Hediye saat ve kalemler konusunu sonradan öğrendik. Bunların üstünde ’Fethullah Gülen’ imzasının olması ayrıcalık mıydı? Kimilerine göre ’Mukaddes Emanetler’e dahil edilecek cinstendi. Tabii düşünceler farklı olabilir. Ziyaretçi gazetecileri, yakında namaza başlayıp, Umre’de görürsek şaşırmayacağız. Hepsinin iş garantisi de sağlandı. STV, STV Haber, Ülke TV ya da Zaman, Aksiyon emirlerinde. Hatta Kanal TÜRK, Bugün TV ve kardeş gazetelerde ’Ömür boyu maaş garantisi’ mevcut.

...
Bir tarafa bindirirken, ’Kendi kirli çamaşırlarımızı atlamayalım’. 1985 yılında Saddam Hüseyin’in saat verdikleri arasındaydık. İsviçre yapımı. Altın özelliği yok. Candino marka ve hala dakik, çalışıyor. İki Telmaşa -Dandik- var ki, hediye edenler, iki dev holdingin patronuydu. Sakıp Sabancı merhumunki kol saati. Üstünde hem imzası hem resmi var. Bir ay dayanamadı. Uzakdoğu yapımı. Tamirciye götürdüğümüzde telmaşanın ne anlama geldiğini öğrendik;  ’Kaldır at’.
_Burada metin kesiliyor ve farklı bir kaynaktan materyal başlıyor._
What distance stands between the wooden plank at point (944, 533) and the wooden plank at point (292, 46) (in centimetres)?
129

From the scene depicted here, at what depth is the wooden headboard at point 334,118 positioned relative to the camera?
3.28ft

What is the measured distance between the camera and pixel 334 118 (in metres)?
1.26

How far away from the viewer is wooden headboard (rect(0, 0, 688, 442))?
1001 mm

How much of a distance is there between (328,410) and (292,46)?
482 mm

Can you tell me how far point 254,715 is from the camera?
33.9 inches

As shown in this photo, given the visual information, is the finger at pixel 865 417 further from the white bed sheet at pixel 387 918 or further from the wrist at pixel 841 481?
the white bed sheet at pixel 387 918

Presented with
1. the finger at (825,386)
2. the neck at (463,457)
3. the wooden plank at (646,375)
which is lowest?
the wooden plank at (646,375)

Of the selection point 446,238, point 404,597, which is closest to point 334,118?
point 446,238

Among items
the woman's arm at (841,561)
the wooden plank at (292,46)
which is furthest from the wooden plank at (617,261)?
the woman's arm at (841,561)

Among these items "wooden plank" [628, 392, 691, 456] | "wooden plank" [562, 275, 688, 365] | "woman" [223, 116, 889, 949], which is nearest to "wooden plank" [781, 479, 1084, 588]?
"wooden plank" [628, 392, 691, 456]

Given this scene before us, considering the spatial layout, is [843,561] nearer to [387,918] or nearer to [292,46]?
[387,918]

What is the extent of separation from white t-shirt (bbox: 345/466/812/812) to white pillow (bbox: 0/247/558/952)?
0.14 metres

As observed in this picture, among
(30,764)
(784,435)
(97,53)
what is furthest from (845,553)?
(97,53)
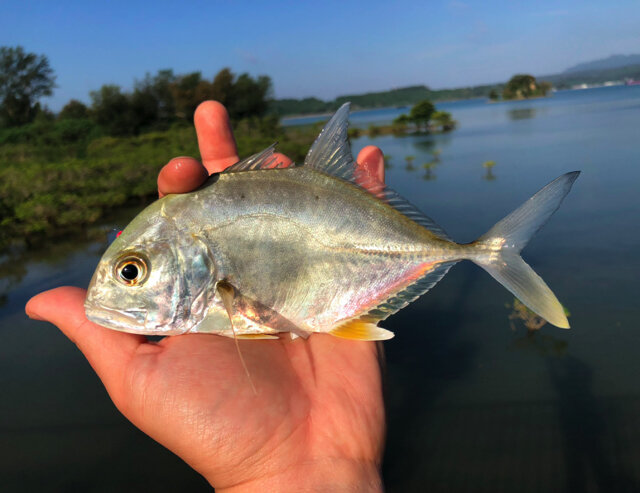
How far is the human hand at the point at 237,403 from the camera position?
2.26m

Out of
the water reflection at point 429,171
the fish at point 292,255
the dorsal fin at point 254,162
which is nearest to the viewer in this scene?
the fish at point 292,255

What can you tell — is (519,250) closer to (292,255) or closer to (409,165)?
(292,255)

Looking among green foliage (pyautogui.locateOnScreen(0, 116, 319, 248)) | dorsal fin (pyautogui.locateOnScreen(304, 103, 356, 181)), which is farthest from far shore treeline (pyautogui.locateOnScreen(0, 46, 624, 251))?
dorsal fin (pyautogui.locateOnScreen(304, 103, 356, 181))

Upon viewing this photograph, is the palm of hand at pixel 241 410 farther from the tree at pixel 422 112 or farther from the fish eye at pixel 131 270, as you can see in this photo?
the tree at pixel 422 112

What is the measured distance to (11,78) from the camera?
42.5 m

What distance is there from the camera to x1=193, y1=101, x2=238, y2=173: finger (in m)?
3.89

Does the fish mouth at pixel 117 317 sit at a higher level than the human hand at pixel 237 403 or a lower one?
higher

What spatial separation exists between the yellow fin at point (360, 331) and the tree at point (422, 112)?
143 ft

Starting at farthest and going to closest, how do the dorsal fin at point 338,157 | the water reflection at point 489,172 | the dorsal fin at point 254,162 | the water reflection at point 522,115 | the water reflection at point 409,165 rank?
the water reflection at point 522,115
the water reflection at point 409,165
the water reflection at point 489,172
the dorsal fin at point 338,157
the dorsal fin at point 254,162

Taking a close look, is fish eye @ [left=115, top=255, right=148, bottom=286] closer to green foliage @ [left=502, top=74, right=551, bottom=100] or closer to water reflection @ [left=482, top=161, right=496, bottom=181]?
water reflection @ [left=482, top=161, right=496, bottom=181]

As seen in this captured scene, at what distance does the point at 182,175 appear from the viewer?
2.36m

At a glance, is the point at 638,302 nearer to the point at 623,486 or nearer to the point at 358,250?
the point at 623,486

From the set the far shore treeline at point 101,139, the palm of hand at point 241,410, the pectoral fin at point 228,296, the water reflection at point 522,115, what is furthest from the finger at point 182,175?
the water reflection at point 522,115

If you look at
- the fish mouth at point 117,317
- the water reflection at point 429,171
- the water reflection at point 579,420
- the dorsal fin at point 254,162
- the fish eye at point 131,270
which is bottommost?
the water reflection at point 579,420
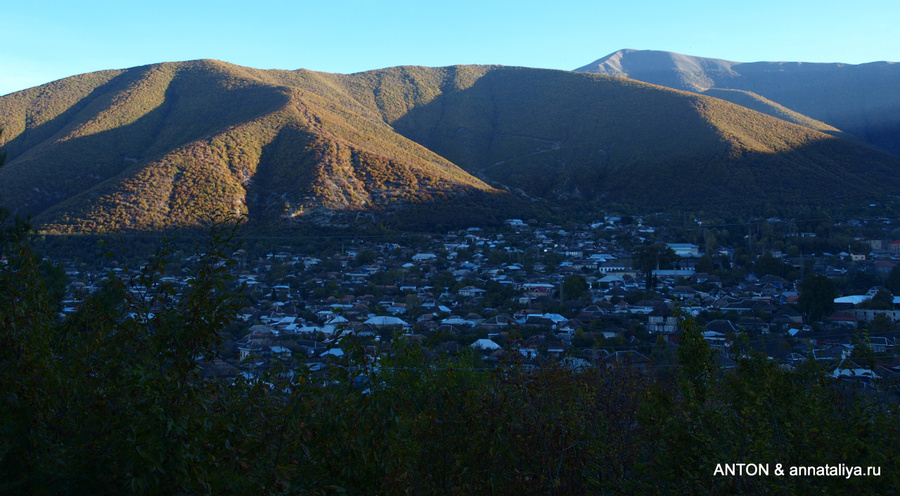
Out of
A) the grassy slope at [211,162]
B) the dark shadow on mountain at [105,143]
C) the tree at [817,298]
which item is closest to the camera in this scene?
the tree at [817,298]

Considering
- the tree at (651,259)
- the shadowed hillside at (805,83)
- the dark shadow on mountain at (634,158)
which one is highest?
the shadowed hillside at (805,83)

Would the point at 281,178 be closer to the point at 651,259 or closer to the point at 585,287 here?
the point at 585,287

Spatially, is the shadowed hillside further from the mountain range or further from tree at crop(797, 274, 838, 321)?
tree at crop(797, 274, 838, 321)

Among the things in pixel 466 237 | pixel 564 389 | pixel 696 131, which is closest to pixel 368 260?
pixel 466 237

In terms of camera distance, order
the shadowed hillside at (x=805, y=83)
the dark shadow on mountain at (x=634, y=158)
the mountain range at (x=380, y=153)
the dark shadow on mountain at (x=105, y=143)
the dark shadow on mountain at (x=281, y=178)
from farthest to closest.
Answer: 1. the shadowed hillside at (x=805, y=83)
2. the dark shadow on mountain at (x=634, y=158)
3. the dark shadow on mountain at (x=105, y=143)
4. the mountain range at (x=380, y=153)
5. the dark shadow on mountain at (x=281, y=178)

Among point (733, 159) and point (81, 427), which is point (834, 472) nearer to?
point (81, 427)

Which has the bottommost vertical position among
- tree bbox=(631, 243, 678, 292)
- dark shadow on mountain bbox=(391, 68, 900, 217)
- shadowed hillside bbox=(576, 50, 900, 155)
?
tree bbox=(631, 243, 678, 292)

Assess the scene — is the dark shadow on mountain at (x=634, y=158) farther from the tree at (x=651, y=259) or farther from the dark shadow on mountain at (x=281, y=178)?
the dark shadow on mountain at (x=281, y=178)

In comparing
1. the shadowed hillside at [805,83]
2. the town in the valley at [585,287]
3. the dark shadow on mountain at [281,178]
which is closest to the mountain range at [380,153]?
the dark shadow on mountain at [281,178]

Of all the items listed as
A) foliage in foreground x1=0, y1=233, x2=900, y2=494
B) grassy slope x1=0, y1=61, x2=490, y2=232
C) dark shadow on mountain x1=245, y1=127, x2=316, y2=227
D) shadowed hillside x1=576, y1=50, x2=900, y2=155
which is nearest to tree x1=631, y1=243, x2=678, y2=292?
grassy slope x1=0, y1=61, x2=490, y2=232
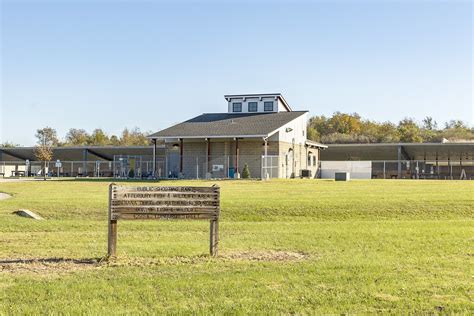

Bu konuda şahitlerimizden biri gazeteci arkadaşımız Kemal Önder’dir. Aynı akıbeti o da yaşadı. Gelelim Vehbi Bey’inkine. Sayın Koç’u bir Migros yayınımızdan ötürü kızdırdık. Genel Müdürü’nü alıp, geldi. Boncuk gözleriyle önce fırçaladı. Sonra barışıp, imzasını taşıyan duvar saati armağan etti. Bu daha uzun ömürlü çıktı. Yaklaşık iki sene sonra durdu. Pilini değiştirdik yine ’Tık yoktu’. Sakıp Ağa’nınkini koyduğumuz kiler-ardiyeye yerleştirdik. Yani bizimkilerin dini değeri yok. Eğer olsaydı yanmıştık. Bozukları bile baş seviyemizin üstünde taşıyacaktık.

...
Son notumuz ekranların yakışıklısı Özdemir’e. Aramız bozuldu ama -Atışmak gibi olmasın-, yeni kaleminin markasını merak ediyoruz. Yanında hokkası var mı? Kızgınlığı geçtiyse arayabilir. Devam ediyorsa, mesaj atabilir.